En cuanto a programación televisiva, las telenovelas y los programas religiosos ocupan los primeros lugares de preferencia. Uno de los favoritos es sobre una rosa blanca en el cual ilustran formas moralistas de afrontar conflictos cotidianos. El programa tiene una amplia aceptación entre la juventud porque abarca problemas de los que nadie les habla. Cuando converso con ellos, puedo notar su interés en instruirse con la serie televisiva por medio de ejemplos que retratan su condición. El conflicto se despliega cuando el personaje protagonista abandona el camino de la moralidad y prueba una nueva droga, queda embarazada, es víctima de acoso en redes por un depredador sexual, etc. A este tipo de aprendizajes yo los llamo educación integral para la vida.
A las personas que tenemos el privilegio de acceder a determinado nivel educativo nos puede parecer un programa de pésima actuación y de trama anacrónica de formación elemental. Pero, cuando vivís en comunidades donde la escolaridad para un amplio porcentaje de adultos es casi nula, podés darte cuenta de cómo la televisión suple algunas necesidades básicas de educación social. Lo que no podés dejar de notar son consecuencias que pasan a ser algo más grave que un daño colateral.

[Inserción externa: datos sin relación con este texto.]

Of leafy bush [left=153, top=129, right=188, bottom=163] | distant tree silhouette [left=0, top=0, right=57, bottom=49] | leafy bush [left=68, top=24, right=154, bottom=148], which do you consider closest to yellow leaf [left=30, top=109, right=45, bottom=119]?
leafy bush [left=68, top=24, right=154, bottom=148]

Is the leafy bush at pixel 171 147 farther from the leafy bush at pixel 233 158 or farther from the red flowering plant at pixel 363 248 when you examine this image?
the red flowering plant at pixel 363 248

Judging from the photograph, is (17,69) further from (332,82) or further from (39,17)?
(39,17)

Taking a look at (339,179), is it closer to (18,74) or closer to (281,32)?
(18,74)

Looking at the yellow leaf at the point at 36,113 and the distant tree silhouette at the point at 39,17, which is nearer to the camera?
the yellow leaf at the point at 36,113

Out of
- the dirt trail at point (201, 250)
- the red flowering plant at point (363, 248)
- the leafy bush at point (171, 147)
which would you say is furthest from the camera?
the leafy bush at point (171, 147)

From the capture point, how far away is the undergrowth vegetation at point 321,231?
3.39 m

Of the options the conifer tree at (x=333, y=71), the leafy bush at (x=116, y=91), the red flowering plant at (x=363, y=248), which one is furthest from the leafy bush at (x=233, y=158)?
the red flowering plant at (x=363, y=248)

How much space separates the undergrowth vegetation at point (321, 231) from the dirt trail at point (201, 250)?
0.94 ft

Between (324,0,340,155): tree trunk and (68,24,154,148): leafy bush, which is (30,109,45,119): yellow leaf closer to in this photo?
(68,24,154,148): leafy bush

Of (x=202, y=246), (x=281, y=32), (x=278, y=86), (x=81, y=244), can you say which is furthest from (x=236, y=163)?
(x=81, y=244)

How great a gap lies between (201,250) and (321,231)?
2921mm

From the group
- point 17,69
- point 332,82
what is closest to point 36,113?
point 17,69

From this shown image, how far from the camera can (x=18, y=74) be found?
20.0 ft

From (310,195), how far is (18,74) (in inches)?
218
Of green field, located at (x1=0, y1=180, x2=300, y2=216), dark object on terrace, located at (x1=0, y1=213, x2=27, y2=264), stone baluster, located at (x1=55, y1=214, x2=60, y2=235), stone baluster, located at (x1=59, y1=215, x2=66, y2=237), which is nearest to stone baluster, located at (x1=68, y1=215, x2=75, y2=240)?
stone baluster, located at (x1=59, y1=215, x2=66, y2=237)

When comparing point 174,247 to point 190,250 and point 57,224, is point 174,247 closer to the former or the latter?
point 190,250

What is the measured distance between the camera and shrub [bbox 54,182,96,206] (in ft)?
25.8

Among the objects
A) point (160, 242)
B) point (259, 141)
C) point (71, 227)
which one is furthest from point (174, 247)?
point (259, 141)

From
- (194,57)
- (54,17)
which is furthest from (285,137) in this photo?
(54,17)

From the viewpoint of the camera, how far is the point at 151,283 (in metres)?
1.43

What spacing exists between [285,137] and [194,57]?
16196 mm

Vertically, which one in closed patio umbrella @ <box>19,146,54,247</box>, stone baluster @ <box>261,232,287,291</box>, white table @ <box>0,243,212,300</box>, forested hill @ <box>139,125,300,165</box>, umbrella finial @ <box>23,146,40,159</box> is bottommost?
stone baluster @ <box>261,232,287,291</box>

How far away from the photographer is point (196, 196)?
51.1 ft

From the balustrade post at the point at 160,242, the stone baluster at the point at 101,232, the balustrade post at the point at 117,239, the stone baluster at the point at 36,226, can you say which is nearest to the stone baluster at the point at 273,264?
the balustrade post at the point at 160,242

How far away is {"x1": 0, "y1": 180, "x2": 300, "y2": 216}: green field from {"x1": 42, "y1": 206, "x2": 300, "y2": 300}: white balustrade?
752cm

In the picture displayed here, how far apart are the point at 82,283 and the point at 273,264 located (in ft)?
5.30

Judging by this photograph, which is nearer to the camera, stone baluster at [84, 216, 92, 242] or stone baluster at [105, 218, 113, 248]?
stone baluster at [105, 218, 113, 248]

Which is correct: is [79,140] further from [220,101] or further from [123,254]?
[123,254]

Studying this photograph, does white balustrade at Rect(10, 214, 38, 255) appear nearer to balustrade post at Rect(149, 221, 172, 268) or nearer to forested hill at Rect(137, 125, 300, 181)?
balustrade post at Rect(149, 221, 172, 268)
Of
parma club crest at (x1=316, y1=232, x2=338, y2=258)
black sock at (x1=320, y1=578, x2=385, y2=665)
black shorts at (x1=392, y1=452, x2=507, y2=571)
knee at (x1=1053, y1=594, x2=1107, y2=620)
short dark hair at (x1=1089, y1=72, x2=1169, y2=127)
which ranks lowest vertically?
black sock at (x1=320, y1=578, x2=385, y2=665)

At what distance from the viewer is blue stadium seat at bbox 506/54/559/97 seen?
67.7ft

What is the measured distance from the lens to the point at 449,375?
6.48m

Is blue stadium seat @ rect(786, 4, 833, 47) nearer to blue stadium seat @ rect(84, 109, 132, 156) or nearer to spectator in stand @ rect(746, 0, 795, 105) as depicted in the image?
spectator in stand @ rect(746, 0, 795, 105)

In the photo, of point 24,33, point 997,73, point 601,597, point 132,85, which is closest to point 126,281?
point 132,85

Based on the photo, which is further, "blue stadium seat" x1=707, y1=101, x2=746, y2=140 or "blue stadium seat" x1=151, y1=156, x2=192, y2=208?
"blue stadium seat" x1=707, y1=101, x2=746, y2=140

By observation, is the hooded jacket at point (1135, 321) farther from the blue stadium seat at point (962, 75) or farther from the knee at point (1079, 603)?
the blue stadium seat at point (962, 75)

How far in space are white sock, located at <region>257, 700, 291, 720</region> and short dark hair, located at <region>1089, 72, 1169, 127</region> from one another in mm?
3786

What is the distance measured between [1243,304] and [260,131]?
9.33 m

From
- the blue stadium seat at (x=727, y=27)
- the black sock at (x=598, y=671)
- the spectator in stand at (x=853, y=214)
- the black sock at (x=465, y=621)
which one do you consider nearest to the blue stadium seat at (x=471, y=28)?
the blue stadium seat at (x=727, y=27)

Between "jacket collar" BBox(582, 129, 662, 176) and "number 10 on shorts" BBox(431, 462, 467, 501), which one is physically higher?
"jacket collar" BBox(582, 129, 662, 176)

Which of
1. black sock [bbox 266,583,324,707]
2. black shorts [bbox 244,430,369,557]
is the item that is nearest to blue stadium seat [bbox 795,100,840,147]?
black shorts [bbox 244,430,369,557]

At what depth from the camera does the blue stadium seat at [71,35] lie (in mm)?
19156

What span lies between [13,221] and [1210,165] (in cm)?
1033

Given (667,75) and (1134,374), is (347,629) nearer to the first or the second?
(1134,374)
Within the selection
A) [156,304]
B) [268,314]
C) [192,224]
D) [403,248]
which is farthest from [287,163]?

Desde los tiempos de la conquista nuestra espiritualidad ha sido desvalorizada. Fuimos objeto de imposición de prácticas religiosas que no son propias de nuestra cosmovisión maya. A nuestras comunidades han traído increíbles modos de manipulación en nombre de muchas religiones. Mientras, la falta de educación escolar nos hace presas fáciles de múltiples y variados abusos por parte de los mismos predicadores. Todo esto es reforzado por programas televisivos. Personalmente, me cuesta encontrarle el beneficio a ver cómo falsos profetas ofrecen curas milagrosas. Porque no solo influyen y atentan contra nuestra cultura ancestral, sino que además se convierten en una manera de inmortalizar estereotipos perjudiciales, además de que sugieren que los problemas personales de ninguna manera podrán ser resueltos por nosotros mismos, sino que deben ser solucionados de una manera mágica.
Mi punto es que percibamos la importancia de una educación integral de calidad para la población en general. Hablo de tener ese mismo derecho de acceder a esa educación integral que nosotros, desde nuestro espacio de privilegio, suponemos erróneamente que todos tienen. La educación actual, que no enseña a razonar, nos afecta a la hora de elegir gobernantes. Fácilmente somos presas colectivas de la falacia de generalización apresurada, pues damos por sentado que quienes nombren a Dios podrán arreglar las cosas mágicamente, como con el aire de la rosa.